Il doit tout d’abord écarter le voile épais de l’intellect puis réduire le moi au plus religieux silence s’il veut qu’au foyer de son être se fasse entendre le murmure de la voix souveraine, que la parole de vérité soit proférée.
L’individualité doit tout d’abord s’effacer devant l’Impersonnel. Ainsi le poète s’éveillera-t-il au monde du Logos – ou Dieu manifesté par la parole – dont il est le témoin et l’instrument.
La poésie est art de l’Unité et il faut aller quérir celle-ci à sa source incréée. Alors le poème exprimera un aspect du divin.
Ce Verbe natif est manifestation du Soi qui, dans l’homme, est un principe permanent nullement séparé du Soi primordial ou Soi-racine se tenant au cœur du macrocosme.
Le poète a conscience que cette prononciation mystique se différencie très nettement d’un réflexe provenant des zones claires ou obscures de sa propre pensée. Éclair de la transcendance, c’est une insinuation inéluctable qui se diffuse dans son moi et ira d’ailleurs jusqu’à le modifier graduellement et en profondeur.
Cependant, il ne s’agit point là d’un dire tyranniquement imposé dont il faudrait être l’esclave. L’artiste est un démiurge. Un peu de l’infinie liberté du Principe lui a été dévolue. La possibilité demeure pour lui de donner forme et structure, par des opérations délicates et quelquefois longues, à ce feu philosophal qu’il a recueilli à l’état naturel.

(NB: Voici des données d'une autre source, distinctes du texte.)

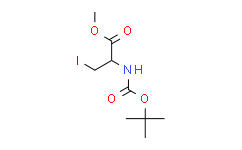(S)-2-[(tert-Butoxycarbonyl)amino]-3-iodopropionic acid methyl ester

Restituer le mieux possible les inflexions et le rythme de la voix mystique, incarner l’idée qu’elle exprime dans de vivantes images tendant à faire saisir l’insaisissable, « précipiter », clarifier, intensifier cette vibration parfois si ténue, si difficile à capter et à traduire, telles sont quelques-unes des phases de l’alchimie poétique.
Mais il faut aussi que le poète sache provoquer l’inspiration, car il ne reçoit spontanément qu’à de bien trop rares instants l’influx verbal issu de la Présence infinie. Il est donc indispensable qu’il entreprenne un voyage initiatique, qu’il s’achemine par degrés et au prix de ses seuls efforts à travers les contrées intérieures, en direction du point focal de l’être où rayonne l’étincelle divine enfouie dans toute individualité et où, par conséquent, jaillissent les sources du Logos.
Pour se préparer à cette quête, le poète peut, selon ses impulsions, soit cultiver un état de transe d’une grande réceptivité et d’une parfaite fluidité, soit aiguiser, par un travail lucide et obstiné, la fine pointe de l’attention. Ainsi, il fera éclater les limites de la conscience, il ouvrira un pertuis dans la muraille qui le sépare des terræ incognitæ de l’inconscient.
Dès lors, à la faveur du silence intérieur et de la nuit mentale, le poète va commencer à parcourir les cavernes de son être pour y rechercher la Parole perdue.